Problem: Write out the listing below in full and exactly, leaving out every picture.

........

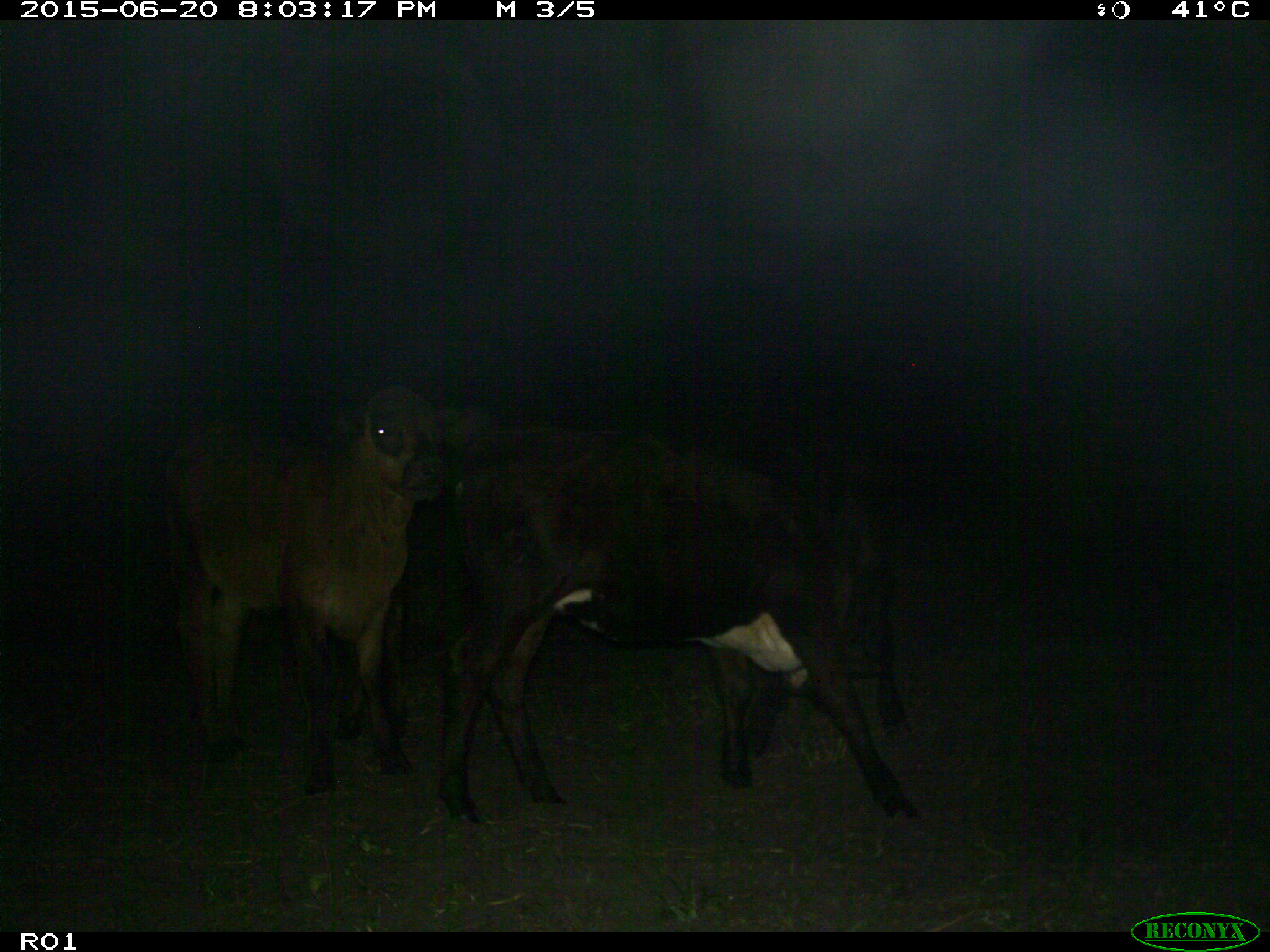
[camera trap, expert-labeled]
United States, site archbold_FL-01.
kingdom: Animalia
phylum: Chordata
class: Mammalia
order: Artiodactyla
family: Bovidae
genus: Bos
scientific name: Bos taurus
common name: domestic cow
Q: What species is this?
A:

........

Answer:
[camera trap, expert-labeled]
United States, site archbold_FL-01.
kingdom: Animalia
phylum: Chordata
class: Mammalia
order: Artiodactyla
family: Bovidae
genus: Bos
scientific name: Bos taurus
common name: domestic cow
Q: What species is this?
A:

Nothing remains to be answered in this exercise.